Saved entries
+++

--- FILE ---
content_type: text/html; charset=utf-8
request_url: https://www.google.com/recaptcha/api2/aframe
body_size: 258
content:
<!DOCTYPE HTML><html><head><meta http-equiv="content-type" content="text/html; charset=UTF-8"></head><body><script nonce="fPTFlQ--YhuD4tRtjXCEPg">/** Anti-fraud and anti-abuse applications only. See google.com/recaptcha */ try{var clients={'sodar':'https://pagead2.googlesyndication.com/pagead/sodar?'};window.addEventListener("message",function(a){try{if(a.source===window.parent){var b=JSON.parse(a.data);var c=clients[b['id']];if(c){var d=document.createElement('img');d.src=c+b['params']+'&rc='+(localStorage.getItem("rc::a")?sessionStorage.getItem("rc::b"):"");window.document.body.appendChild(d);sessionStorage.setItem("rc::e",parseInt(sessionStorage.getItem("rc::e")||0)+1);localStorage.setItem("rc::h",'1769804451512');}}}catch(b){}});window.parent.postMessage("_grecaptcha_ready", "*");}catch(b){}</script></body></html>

+++

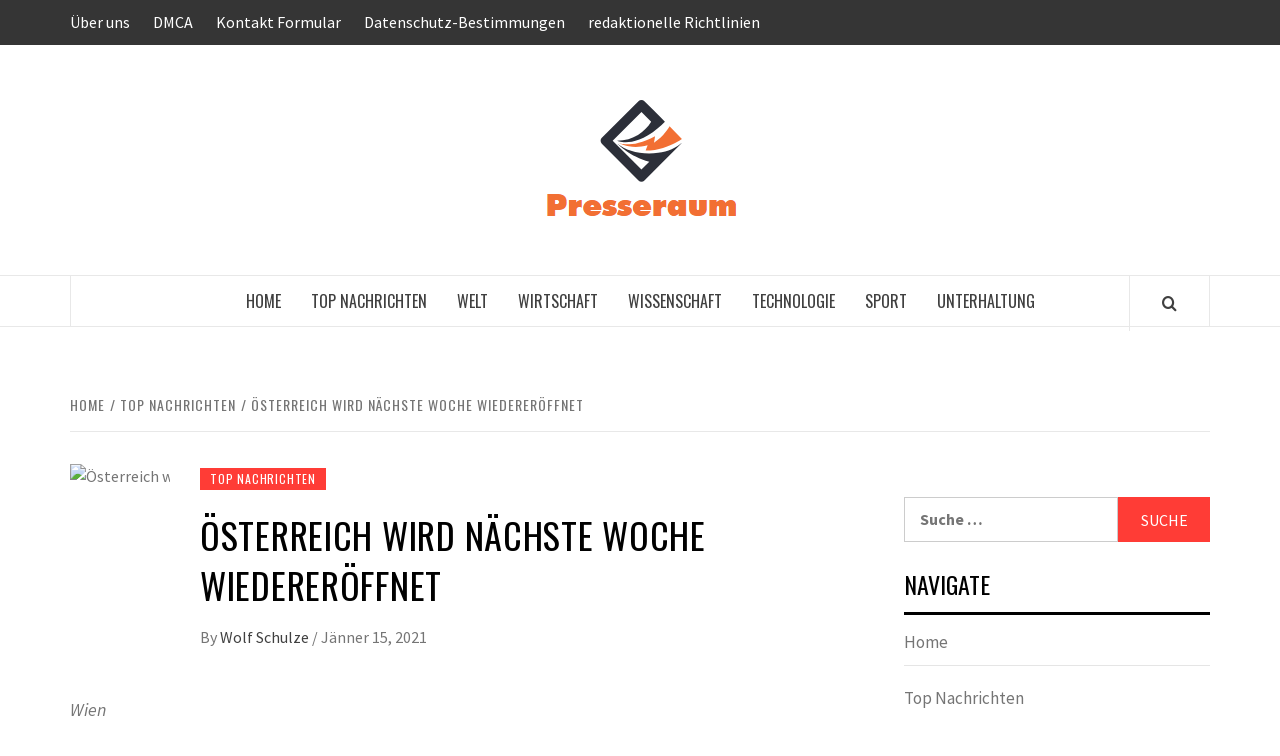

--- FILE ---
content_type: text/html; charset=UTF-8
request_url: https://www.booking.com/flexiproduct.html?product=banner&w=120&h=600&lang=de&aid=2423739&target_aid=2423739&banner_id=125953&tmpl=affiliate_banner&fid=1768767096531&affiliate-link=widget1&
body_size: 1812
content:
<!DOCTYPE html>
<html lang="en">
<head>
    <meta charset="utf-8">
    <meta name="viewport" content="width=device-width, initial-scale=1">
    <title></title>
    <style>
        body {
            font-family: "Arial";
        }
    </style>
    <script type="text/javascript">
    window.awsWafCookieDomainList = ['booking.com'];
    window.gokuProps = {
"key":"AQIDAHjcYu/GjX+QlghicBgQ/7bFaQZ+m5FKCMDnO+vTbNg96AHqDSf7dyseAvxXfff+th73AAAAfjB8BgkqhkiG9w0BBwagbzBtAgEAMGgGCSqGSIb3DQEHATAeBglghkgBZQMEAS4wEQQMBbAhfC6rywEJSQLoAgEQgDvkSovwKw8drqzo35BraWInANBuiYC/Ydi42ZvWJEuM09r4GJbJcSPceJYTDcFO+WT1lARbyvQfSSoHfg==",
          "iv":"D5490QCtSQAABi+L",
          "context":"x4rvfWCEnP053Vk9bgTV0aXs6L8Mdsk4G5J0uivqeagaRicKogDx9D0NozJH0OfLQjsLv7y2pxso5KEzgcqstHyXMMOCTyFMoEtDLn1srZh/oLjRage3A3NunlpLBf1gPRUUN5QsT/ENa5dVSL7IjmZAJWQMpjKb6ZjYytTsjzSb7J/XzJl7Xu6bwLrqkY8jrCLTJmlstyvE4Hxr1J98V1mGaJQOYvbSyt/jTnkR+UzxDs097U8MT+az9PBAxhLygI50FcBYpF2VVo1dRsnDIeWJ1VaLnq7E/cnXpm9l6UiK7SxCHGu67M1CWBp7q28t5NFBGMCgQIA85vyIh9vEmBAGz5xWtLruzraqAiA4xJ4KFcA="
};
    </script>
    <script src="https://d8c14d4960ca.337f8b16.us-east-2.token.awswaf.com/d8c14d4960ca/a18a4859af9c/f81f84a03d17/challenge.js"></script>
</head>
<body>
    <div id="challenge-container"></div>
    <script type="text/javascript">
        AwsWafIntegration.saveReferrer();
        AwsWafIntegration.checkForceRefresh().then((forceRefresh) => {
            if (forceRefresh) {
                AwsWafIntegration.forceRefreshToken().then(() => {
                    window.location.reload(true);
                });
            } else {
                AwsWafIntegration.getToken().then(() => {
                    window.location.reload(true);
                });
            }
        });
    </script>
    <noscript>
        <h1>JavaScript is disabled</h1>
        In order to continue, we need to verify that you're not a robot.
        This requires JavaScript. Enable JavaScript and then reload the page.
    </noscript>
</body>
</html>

+++

WHAT IS REQUIRED
Filter the data for the string "recaptcha" and copy every line that has it.

RESPONSE TO THIS EXERCISE
request_url: https://www.google.com/recaptcha/api2/aframe
<!DOCTYPE HTML><html><head><meta http-equiv="content-type" content="text/html; charset=UTF-8"></head><body><script nonce="fPTFlQ--YhuD4tRtjXCEPg">/** Anti-fraud and anti-abuse applications only. See google.com/recaptcha */ try{var clients={'sodar':'https://pagead2.googlesyndication.com/pagead/sodar?'};window.addEventListener("message",function(a){try{if(a.source===window.parent){var b=JSON.parse(a.data);var c=clients[b['id']];if(c){var d=document.createElement('img');d.src=c+b['params']+'&rc='+(localStorage.getItem("rc::a")?sessionStorage.getItem("rc::b"):"");window.document.body.appendChild(d);sessionStorage.setItem("rc::e",parseInt(sessionStorage.getItem("rc::e")||0)+1);localStorage.setItem("rc::h",'1769804451512');}}}catch(b){}});window.parent.postMessage("_grecaptcha_ready", "*");}catch(b){}</script></body></html>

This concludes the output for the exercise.